Une attention particulière doit être accordée à la relation à établir avec les parents: relation de confiance de respect et surtout de collaboration active pour éviter tout conflit d’appartenance de l’enfant.

• Solliciter la compétence de la famille concernant son enfant, sans la mettre en doute à priori: par ex. à propos d’un enfant qui montre des signes de fatigue

Ne pas dire : « est-ce que vous couchez bien votre enfant à 8heures? »

Mais plutôt « j’ai remarqué que votre enfant est rapidement fatigué le matin,

qu’en pensez-vous? »

• Etablir une collaboration sans ingérence de l’école dans l’espace familial du maternage (les injonctions intempestives sur l’alimentation, le sommeil, la propreté, la tenue vestimentaire, le mode de vie de la famille ne relèvent pas de l’expertise pédagogique.
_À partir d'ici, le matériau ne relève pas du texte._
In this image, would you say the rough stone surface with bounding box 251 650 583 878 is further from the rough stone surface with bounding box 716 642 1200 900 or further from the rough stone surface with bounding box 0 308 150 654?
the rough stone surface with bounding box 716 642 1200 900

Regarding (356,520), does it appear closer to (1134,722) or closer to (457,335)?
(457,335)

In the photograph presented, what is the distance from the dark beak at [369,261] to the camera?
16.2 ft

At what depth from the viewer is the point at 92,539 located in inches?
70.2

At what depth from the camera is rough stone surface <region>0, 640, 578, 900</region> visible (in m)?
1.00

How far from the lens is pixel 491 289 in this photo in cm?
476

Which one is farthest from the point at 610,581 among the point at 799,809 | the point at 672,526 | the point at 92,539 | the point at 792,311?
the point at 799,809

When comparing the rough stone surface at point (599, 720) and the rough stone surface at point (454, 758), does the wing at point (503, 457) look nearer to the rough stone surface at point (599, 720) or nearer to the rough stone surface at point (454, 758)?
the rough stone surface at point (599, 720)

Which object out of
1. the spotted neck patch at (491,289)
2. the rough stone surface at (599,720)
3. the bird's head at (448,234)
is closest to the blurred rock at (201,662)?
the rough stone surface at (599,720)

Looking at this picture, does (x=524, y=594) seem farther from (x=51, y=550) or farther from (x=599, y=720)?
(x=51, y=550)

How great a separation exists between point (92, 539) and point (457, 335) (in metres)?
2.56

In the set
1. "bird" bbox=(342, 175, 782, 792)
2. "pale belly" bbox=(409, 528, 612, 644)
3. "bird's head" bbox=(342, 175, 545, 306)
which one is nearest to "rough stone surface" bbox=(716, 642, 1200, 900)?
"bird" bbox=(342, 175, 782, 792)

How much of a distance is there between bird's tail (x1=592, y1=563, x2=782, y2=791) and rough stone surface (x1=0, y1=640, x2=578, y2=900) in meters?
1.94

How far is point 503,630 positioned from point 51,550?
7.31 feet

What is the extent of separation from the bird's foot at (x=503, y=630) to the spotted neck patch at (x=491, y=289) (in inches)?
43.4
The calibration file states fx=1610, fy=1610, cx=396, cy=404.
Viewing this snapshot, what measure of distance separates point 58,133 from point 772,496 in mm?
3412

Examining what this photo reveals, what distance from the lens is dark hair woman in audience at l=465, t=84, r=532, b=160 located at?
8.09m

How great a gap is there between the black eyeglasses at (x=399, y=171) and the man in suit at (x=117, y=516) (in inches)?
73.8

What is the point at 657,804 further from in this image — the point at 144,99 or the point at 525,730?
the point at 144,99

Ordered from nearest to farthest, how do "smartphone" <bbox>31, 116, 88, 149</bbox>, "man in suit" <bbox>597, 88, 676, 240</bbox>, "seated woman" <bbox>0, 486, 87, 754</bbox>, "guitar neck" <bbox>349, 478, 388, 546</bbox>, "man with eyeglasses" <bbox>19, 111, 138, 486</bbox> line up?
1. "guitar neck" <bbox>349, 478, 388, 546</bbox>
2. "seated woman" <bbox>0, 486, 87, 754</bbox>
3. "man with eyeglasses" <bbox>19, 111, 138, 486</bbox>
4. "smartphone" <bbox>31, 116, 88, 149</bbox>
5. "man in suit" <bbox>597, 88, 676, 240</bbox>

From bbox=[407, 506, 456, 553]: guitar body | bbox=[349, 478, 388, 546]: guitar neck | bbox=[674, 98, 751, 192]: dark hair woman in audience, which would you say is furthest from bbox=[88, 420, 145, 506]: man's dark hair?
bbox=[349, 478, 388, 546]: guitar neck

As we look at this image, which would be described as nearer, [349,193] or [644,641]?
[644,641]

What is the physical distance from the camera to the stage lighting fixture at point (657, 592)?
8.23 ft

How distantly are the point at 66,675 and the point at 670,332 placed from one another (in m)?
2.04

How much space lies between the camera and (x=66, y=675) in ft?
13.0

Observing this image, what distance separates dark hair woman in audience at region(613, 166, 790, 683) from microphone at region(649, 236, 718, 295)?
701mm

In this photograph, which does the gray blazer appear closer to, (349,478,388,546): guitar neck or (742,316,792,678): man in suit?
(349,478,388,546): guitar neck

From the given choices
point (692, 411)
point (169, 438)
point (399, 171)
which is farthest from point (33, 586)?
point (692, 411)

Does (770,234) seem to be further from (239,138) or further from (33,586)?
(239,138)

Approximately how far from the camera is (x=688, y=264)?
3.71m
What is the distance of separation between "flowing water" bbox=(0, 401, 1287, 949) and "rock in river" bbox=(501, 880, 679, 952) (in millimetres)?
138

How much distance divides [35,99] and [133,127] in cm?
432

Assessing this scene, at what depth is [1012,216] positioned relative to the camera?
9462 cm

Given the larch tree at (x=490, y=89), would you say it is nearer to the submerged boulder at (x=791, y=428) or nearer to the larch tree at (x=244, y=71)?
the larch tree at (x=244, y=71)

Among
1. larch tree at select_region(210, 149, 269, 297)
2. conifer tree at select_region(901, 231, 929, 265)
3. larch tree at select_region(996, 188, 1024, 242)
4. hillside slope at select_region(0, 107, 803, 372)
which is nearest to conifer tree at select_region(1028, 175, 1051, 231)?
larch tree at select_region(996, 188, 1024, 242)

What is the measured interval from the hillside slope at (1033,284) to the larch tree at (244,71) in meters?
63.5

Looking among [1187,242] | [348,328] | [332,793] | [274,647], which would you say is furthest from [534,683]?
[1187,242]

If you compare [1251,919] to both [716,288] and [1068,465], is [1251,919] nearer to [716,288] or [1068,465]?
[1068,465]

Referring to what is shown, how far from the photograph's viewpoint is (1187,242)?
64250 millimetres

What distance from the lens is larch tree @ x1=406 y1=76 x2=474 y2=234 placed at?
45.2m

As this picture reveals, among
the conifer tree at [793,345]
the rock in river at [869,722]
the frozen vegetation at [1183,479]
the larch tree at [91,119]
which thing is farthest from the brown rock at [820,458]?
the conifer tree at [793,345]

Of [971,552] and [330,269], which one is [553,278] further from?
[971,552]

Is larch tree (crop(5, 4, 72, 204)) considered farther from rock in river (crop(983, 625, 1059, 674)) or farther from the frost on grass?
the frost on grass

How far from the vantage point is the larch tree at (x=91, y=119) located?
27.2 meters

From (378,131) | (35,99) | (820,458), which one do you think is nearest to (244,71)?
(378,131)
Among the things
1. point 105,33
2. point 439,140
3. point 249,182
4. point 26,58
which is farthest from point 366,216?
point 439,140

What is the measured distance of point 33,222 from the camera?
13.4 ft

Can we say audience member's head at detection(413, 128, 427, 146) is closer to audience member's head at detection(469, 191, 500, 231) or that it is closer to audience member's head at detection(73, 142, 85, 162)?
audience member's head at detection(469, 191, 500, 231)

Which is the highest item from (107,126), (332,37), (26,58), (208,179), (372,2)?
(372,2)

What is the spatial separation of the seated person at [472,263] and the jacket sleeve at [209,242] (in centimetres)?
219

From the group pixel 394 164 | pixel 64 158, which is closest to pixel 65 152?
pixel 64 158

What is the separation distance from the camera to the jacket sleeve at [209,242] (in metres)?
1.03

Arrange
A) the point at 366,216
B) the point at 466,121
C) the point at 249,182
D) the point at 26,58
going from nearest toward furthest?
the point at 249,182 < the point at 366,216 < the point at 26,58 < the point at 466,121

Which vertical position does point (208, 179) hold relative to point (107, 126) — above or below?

Des tiers extérieurs existent pour ces conseils, qui n’occupent pas auprès de l’enfant la place de l’enseignant)

• L’école s’approprie les apprentissages scolaires en rendant la culture de l’école accessible aux familles (l’enseignant informe la famille , s’assure de sa bonne compréhension du dispositif mis en place , de sa confiance pour éviter toute ingérence de la famille sur les programmes ou les choix pédagogiques.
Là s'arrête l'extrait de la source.